Background: Mutations in the sulfate transporter gene SLC26A2 (DTDST) cause a continuum of skeletal dysplasia phenotypes that includes achondrogenesis type 1B (ACG1B), atelosteogenesis type 2 (AO2), diastrophic dysplasia (DTD), and recessive multiple epiphyseal dysplasia (rMED). In 1972, de la Chapelle et al reported two siblings with a lethal skeletal dysplasia, which was denoted “neonatal osseous dysplasia” and “de la Chapelle dysplasia” (DLCD). It was suggested that DLCD might be part of the SLC26A2 spectrum of phenotypes, both because of the Finnish origin of the original family and of radiographic similarities to ACG1B and AO2.

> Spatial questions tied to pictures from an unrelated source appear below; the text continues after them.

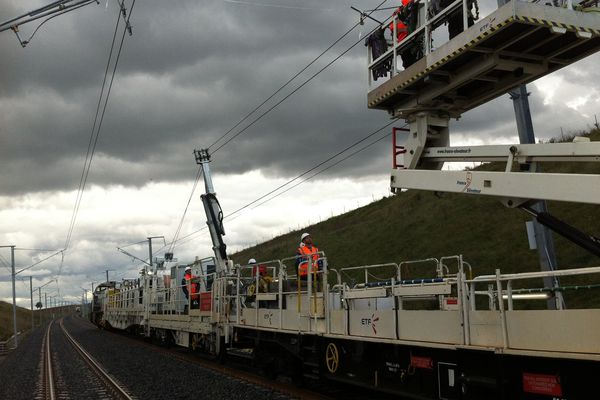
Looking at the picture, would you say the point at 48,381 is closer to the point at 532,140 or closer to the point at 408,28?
the point at 408,28

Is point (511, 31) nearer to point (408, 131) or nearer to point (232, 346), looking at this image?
point (408, 131)

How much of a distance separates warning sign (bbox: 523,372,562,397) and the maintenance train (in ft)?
0.04

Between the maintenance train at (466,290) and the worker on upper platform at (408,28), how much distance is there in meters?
0.09

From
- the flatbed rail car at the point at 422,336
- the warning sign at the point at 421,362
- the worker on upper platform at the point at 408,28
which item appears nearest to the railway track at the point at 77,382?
the flatbed rail car at the point at 422,336

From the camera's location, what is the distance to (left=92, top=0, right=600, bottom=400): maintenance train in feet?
17.4

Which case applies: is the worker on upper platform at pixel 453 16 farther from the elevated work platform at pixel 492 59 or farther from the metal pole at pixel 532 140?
the metal pole at pixel 532 140

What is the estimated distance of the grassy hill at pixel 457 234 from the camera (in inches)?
797

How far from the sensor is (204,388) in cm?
1159

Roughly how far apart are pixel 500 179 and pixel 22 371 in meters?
18.1

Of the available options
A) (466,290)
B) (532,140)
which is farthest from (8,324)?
(466,290)

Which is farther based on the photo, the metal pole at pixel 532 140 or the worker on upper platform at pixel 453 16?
the metal pole at pixel 532 140

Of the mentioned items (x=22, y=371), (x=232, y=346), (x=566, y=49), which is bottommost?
(x=22, y=371)

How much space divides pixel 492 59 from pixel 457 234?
21.1 meters

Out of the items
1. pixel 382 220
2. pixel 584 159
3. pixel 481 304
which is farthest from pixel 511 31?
pixel 382 220
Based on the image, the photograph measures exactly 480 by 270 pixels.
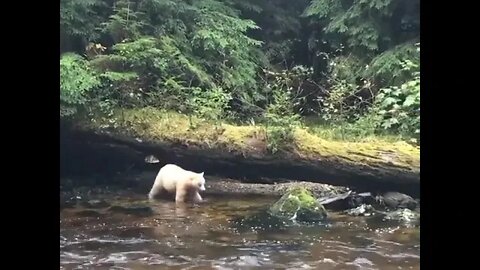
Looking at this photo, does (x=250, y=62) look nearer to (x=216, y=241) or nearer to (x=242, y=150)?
(x=242, y=150)

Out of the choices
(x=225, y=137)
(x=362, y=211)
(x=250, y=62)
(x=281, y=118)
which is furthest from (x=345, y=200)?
(x=250, y=62)

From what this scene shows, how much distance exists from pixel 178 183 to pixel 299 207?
15.1 inches

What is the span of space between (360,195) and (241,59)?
0.58 meters

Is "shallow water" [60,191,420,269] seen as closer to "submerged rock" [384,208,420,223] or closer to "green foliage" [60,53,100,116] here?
"submerged rock" [384,208,420,223]

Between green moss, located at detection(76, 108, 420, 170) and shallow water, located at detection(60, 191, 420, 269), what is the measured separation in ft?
0.61

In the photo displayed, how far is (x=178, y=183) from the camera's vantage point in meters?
1.79

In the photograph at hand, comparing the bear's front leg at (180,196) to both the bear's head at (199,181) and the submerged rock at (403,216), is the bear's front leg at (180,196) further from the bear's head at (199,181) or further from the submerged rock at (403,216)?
the submerged rock at (403,216)

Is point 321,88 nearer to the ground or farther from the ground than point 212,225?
farther from the ground

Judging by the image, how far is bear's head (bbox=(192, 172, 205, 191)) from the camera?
183cm

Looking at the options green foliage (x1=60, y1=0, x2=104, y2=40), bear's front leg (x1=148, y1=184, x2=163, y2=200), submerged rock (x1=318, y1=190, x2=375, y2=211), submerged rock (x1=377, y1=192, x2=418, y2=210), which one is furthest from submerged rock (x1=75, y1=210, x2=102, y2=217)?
submerged rock (x1=377, y1=192, x2=418, y2=210)

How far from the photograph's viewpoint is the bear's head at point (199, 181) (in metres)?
1.83
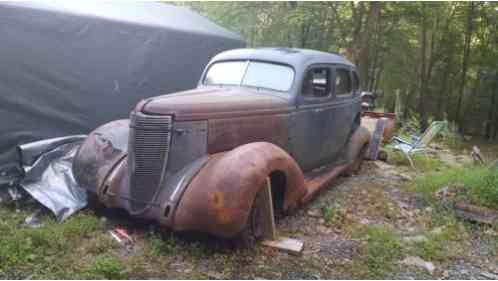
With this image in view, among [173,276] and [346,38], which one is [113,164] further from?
[346,38]

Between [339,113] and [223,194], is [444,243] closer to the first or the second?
[339,113]

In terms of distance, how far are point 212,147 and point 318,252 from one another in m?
1.28

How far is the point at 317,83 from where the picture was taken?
5.08 m

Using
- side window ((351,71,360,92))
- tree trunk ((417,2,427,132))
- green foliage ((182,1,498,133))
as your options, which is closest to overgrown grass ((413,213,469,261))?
side window ((351,71,360,92))

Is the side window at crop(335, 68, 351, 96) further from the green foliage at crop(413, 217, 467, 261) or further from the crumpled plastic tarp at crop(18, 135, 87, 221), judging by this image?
the crumpled plastic tarp at crop(18, 135, 87, 221)

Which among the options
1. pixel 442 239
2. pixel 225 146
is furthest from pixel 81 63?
pixel 442 239

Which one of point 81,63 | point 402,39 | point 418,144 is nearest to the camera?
point 81,63

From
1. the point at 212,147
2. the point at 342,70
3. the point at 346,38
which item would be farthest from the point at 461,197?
the point at 346,38

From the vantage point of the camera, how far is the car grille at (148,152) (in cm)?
345

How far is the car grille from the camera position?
3453mm

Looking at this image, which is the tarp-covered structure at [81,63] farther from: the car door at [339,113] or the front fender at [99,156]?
the car door at [339,113]

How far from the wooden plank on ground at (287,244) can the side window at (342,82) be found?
2.41 metres

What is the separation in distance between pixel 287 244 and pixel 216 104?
A: 1358mm

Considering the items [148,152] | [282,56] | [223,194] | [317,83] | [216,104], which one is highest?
[282,56]
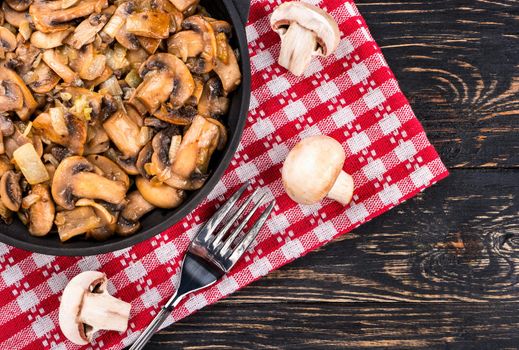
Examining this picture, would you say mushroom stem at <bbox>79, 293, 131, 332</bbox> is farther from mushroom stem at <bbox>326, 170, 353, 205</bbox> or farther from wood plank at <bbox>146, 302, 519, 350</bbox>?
mushroom stem at <bbox>326, 170, 353, 205</bbox>

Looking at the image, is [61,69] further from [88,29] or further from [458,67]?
[458,67]

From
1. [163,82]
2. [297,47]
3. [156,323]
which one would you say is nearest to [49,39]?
[163,82]

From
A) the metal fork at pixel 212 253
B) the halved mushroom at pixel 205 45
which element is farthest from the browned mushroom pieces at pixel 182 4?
the metal fork at pixel 212 253

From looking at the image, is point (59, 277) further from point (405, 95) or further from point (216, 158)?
point (405, 95)

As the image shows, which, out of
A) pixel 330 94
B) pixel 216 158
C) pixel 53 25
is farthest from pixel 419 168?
pixel 53 25

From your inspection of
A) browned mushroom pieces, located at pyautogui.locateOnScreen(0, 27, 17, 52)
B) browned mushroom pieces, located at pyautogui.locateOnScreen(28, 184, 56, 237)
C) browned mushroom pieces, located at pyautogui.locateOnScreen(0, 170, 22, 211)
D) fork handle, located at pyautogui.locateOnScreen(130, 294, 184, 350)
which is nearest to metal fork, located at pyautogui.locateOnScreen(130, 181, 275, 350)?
fork handle, located at pyautogui.locateOnScreen(130, 294, 184, 350)
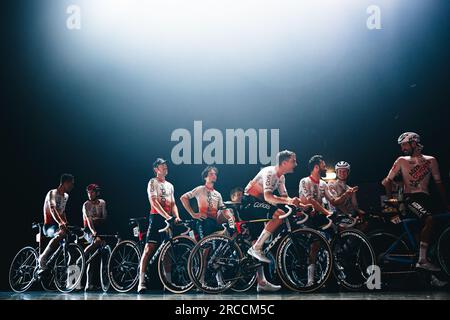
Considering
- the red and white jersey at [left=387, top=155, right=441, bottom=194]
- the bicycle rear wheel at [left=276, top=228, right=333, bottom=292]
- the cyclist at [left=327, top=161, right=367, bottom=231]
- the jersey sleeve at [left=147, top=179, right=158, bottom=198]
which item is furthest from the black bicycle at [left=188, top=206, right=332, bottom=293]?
the red and white jersey at [left=387, top=155, right=441, bottom=194]

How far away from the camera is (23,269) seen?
21.9 feet

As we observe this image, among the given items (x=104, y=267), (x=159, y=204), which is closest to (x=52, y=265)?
(x=104, y=267)

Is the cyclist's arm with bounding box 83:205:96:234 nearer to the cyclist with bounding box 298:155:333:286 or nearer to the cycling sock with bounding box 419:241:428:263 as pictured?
the cyclist with bounding box 298:155:333:286

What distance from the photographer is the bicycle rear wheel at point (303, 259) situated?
5.99 metres

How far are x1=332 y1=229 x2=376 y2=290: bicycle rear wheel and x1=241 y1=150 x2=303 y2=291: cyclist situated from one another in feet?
2.09

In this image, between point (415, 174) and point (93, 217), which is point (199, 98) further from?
point (415, 174)

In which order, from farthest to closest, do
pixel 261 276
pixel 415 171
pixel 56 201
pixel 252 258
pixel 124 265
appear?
pixel 56 201, pixel 124 265, pixel 415 171, pixel 261 276, pixel 252 258

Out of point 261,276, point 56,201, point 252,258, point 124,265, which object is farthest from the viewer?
point 56,201

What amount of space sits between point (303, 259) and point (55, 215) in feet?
9.53

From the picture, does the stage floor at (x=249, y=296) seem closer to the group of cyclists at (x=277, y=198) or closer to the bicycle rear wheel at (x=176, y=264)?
the bicycle rear wheel at (x=176, y=264)

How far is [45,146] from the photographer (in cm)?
664

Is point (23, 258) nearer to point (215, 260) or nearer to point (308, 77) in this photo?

Objective: To test the hypothesis whether SLC26A2 mutations are responsible for DLCD.

Methods: We studied the DNA from the original DLCD family and from seven Finnish DTD patients in whom we had identified only one copy of IVS1+2T>C, the common Finnish mutation. A novel SLC26A2 mutation was found in all subjects, inserted by site-directed mutagenesis in a vector harbouring the SLC26A2 cDNA, and expressed in sulfate transport deficient Chinese hamster ovary (CHO) cells to measure sulfate uptake activity.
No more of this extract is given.